# [PROVIDED DATA]
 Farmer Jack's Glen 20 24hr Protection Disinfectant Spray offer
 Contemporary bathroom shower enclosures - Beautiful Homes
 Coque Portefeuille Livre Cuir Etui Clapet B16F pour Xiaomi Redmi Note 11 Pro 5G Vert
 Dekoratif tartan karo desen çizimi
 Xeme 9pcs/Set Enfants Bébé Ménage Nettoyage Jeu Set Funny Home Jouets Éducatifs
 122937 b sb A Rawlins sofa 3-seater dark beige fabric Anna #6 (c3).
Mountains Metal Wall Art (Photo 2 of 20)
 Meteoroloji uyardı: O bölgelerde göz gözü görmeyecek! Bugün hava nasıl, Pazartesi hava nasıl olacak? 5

* * *

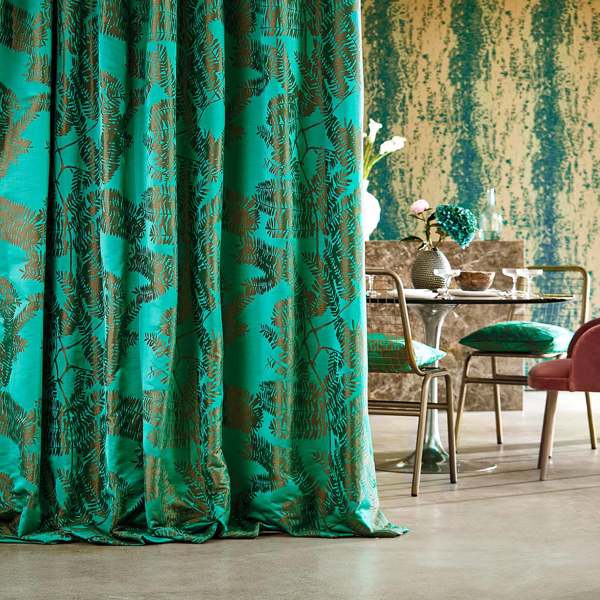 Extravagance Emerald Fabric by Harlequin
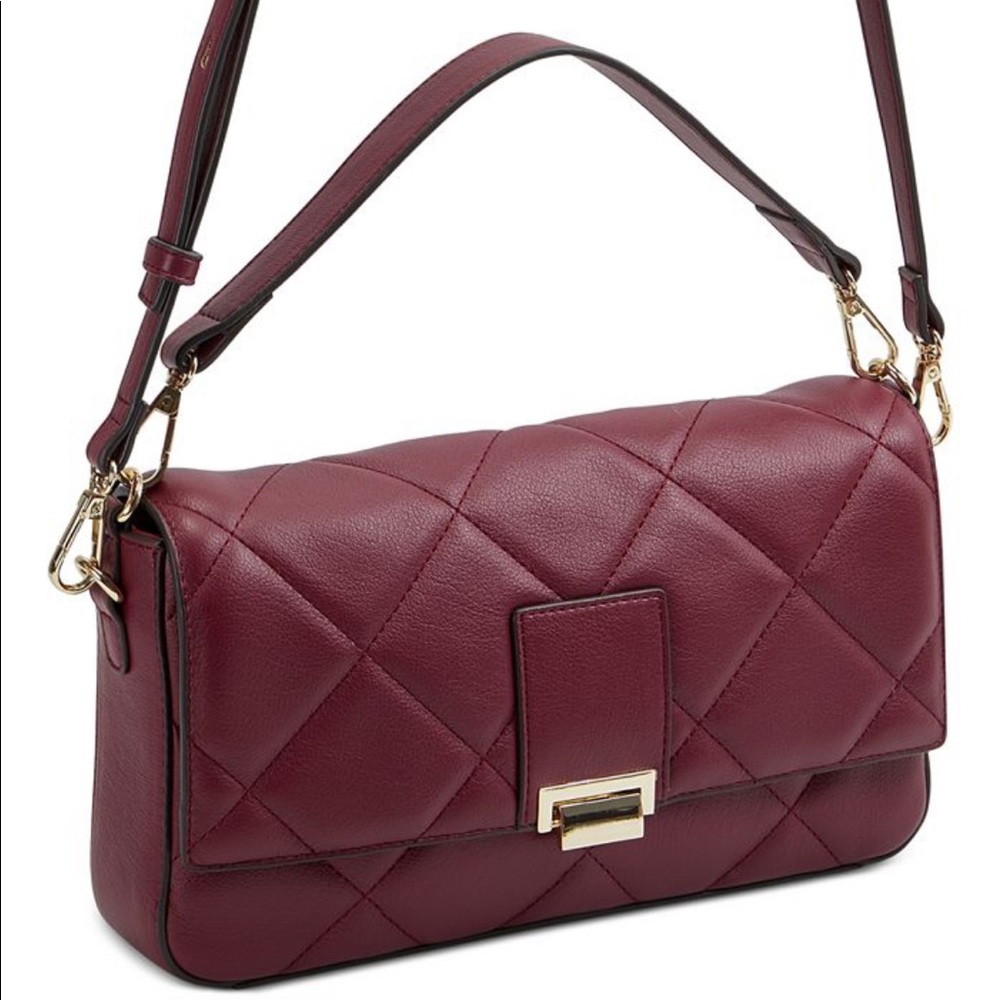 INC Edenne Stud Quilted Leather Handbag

* * *

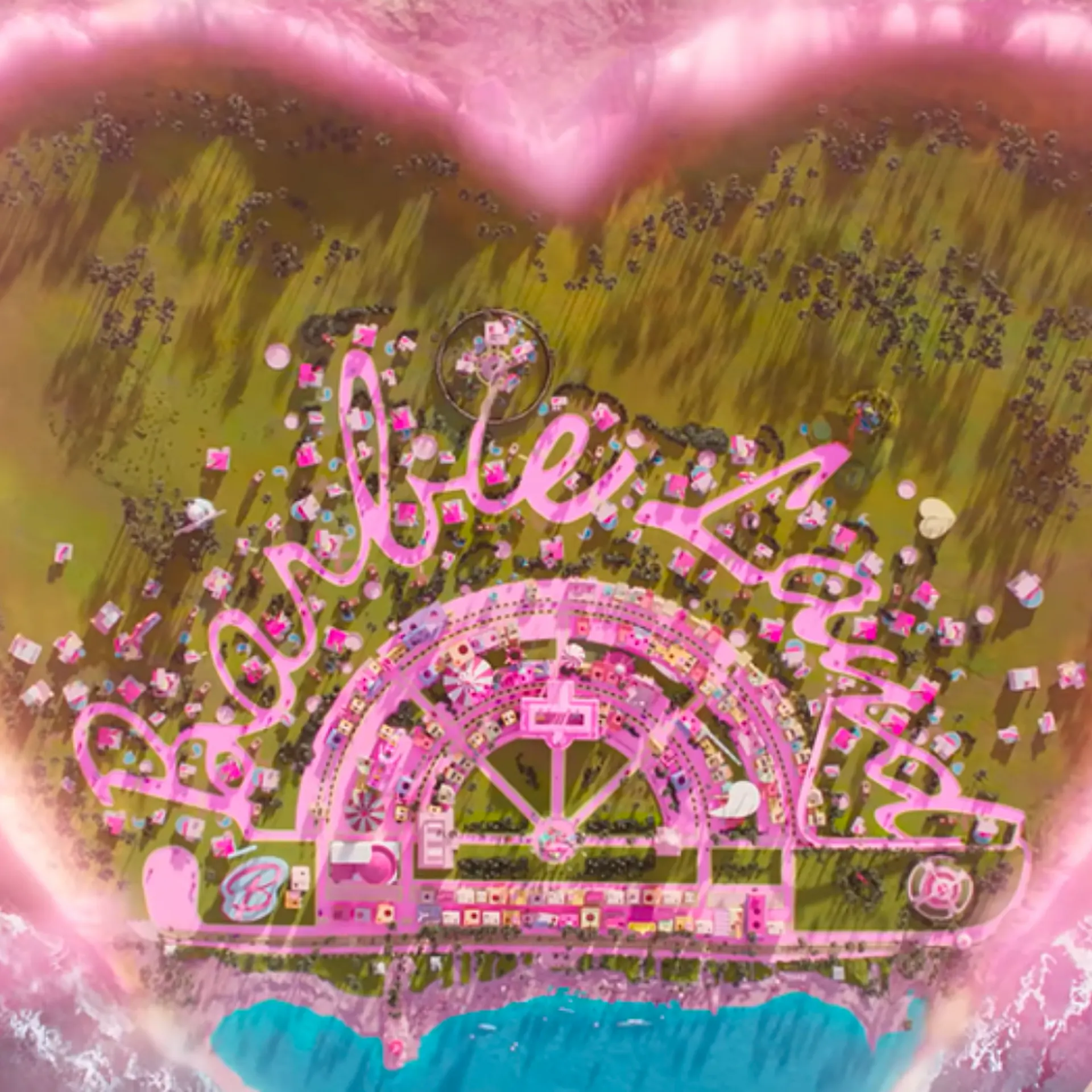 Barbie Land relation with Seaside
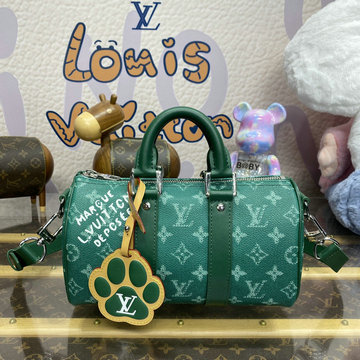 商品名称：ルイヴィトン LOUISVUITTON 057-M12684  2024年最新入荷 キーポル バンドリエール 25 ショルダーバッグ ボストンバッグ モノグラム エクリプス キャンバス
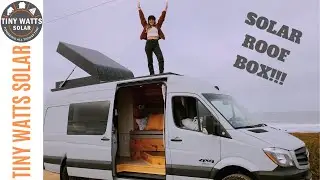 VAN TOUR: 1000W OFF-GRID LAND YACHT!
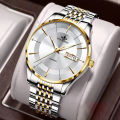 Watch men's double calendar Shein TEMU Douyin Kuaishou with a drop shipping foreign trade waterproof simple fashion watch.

# [INSTRUCTIONS FOR THE TASK]
Repeat the rows verbatim, beginning at the line that contains "Barbie Land relation with Seaside" and stopping after the line that contains "VAN TOUR: 1000W OFF-GRID LAND YACHT!". Omit the picture markers from your answer.

# [SOLUTION]
 Barbie Land relation with Seaside
 商品名称：ルイヴィトン LOUISVUITTON 057-M12684  2024年最新入荷 キーポル バンドリエール 25 ショルダーバッグ ボストンバッグ モノグラム エクリプス キャンバス
 VAN TOUR: 1000W OFF-GRID LAND YACHT!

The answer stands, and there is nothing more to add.